• PROBLEM TO WORK ON:
Emit all the data exactly as provided.

◇ ◇ ◇

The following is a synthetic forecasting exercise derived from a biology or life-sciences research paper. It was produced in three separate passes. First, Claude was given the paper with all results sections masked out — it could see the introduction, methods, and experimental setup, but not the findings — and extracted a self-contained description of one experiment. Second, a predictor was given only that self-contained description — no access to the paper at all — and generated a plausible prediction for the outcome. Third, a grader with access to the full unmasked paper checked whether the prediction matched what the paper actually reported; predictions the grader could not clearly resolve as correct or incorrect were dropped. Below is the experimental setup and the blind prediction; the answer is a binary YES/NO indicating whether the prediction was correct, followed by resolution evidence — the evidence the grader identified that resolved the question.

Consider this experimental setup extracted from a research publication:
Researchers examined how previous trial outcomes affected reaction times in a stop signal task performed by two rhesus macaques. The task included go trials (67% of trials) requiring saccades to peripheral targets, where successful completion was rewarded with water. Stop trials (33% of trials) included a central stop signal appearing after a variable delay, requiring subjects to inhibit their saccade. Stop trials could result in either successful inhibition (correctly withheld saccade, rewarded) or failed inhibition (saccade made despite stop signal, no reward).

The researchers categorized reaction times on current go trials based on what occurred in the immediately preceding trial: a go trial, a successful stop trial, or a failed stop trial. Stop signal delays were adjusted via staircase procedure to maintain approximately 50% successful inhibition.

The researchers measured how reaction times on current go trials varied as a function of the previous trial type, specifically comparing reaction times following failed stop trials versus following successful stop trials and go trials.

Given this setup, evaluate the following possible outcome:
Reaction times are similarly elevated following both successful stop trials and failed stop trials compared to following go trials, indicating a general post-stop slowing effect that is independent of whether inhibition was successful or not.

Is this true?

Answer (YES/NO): NO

◇ ◇ ◇

• RESULT:
The following is a synthetic forecasting exercise derived from a biology or life-sciences research paper. It was produced in three separate passes. First, Claude was given the paper with all results sections masked out — it could see the introduction, methods, and experimental setup, but not the findings — and extracted a self-contained description of one experiment. Second, a predictor was given only that self-contained description — no access to the paper at all — and generated a plausible prediction for the outcome. Third, a grader with access to the full unmasked paper checked whether the prediction matched what the paper actually reported; predictions the grader could not clearly resolve as correct or incorrect were dropped. Below is the experimental setup and the blind prediction; the answer is a binary YES/NO indicating whether the prediction was correct, followed by resolution evidence — the evidence the grader identified that resolved the question.

Consider this experimental setup extracted from a research publication:
Researchers examined how previous trial outcomes affected reaction times in a stop signal task performed by two rhesus macaques. The task included go trials (67% of trials) requiring saccades to peripheral targets, where successful completion was rewarded with water. Stop trials (33% of trials) included a central stop signal appearing after a variable delay, requiring subjects to inhibit their saccade. Stop trials could result in either successful inhibition (correctly withheld saccade, rewarded) or failed inhibition (saccade made despite stop signal, no reward).

The researchers categorized reaction times on current go trials based on what occurred in the immediately preceding trial: a go trial, a successful stop trial, or a failed stop trial. Stop signal delays were adjusted via staircase procedure to maintain approximately 50% successful inhibition.

The researchers measured how reaction times on current go trials varied as a function of the previous trial type, specifically comparing reaction times following failed stop trials versus following successful stop trials and go trials.

Given this setup, evaluate the following possible outcome:
Reaction times are similarly elevated following both successful stop trials and failed stop trials compared to following go trials, indicating a general post-stop slowing effect that is independent of whether inhibition was successful or not.

Is this true?

Answer (YES/NO): NO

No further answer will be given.